Book Review: The BackYard Berry Book and The BackYard Orchardist by Stella Otto
Several years ago I converted from primarily doing annual vegetable gardening to primary doing perennial fruit gardening. I love on a 50x100 city lot, so I want to figure out how to make best use of my lot. We grow blueberries, raspberries, blackberries, kiwi, figs, apples, and pears. A few years have gone on since we initially planted and I was looking for some resources on pruning and how to make best use of the space we have.
Two books from Stella Otto looked interesting and were ranked highly on Amazon.com, so I borrowed them from the library. (Sorry Amazon!)

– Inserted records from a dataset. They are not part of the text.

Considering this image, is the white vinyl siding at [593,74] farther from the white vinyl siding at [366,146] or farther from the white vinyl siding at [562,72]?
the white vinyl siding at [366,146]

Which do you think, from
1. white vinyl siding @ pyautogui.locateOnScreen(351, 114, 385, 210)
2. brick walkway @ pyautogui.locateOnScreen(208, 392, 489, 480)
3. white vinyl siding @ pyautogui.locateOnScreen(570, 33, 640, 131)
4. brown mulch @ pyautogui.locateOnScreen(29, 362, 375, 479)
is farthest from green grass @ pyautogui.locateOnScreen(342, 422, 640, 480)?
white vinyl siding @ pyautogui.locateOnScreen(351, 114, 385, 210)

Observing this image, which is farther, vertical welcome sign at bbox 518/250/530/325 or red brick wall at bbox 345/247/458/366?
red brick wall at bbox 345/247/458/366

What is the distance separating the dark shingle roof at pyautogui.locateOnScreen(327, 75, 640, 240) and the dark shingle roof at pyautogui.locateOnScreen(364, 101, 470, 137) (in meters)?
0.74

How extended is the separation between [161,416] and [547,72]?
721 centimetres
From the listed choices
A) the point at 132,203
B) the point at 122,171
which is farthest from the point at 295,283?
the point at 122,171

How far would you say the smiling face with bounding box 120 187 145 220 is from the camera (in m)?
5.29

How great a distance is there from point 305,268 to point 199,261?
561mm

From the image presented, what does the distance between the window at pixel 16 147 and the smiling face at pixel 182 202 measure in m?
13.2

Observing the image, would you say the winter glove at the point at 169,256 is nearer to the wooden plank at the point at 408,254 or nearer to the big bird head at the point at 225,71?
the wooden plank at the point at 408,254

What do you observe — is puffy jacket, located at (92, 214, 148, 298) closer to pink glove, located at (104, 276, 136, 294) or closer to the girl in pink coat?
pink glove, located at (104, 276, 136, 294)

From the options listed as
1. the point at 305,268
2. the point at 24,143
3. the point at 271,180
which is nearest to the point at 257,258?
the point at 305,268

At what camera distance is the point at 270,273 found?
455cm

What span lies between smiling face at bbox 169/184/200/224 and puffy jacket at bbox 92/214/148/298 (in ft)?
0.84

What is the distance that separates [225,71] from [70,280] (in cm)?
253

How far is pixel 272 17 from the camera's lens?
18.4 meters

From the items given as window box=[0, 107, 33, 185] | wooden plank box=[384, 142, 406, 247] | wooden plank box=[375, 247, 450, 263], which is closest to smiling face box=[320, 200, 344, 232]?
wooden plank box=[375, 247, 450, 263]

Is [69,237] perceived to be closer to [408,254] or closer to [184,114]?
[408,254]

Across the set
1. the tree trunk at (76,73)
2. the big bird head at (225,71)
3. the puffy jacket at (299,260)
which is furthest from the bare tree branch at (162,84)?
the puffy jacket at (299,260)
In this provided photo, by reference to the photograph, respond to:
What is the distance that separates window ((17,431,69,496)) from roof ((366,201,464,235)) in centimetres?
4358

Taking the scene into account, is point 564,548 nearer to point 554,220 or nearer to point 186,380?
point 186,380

The BackYard Berry Book (Buy at Amazon or Place hold at Multnomah County Library) covers berries, brambles, and vine fruit. I especially valued the section on brambles, as I learned quite a bit about raspberry and blackberry trellising. I also appreciated the list of different varieties, especially the information on less know varients, such as yellow raspberries. Of course, as has happened with every gardening book I've read, none of the varienties in the book were at Portland nursery when I went shopping. Nonetheless, the background was useful. I also learned that day-neutral strawberries send out far fewer runners, require less maintenance than regular varieties, and yield berries all season long.
The BackYard Orchardist (Buy at Amazon or Place hold at Multnomah County Library) covered apples, pears, cherries, plums, apricots, peaches, and nectarines...everything I can imagine except what I was really hoping for, which was pruning information specific for fig trees. But the fig tree has been pretty low maintenance so far (lowest of everything in our yard), so I went with a standard thining of inner branches, and hopefully that will be fine. There was some basic information on grafting, which I used to refine my technique and grafted more fruiting apple shoots onto my ornamental flowering pear trees. My goal is to gradually convert the lower branches of these landscape trees into productive members of our food garden.
Although I'll be returning these two copies to the library soon, I think they are excellent references, and I may buy a copy of the BackYard Berry book at the start of the next growing season.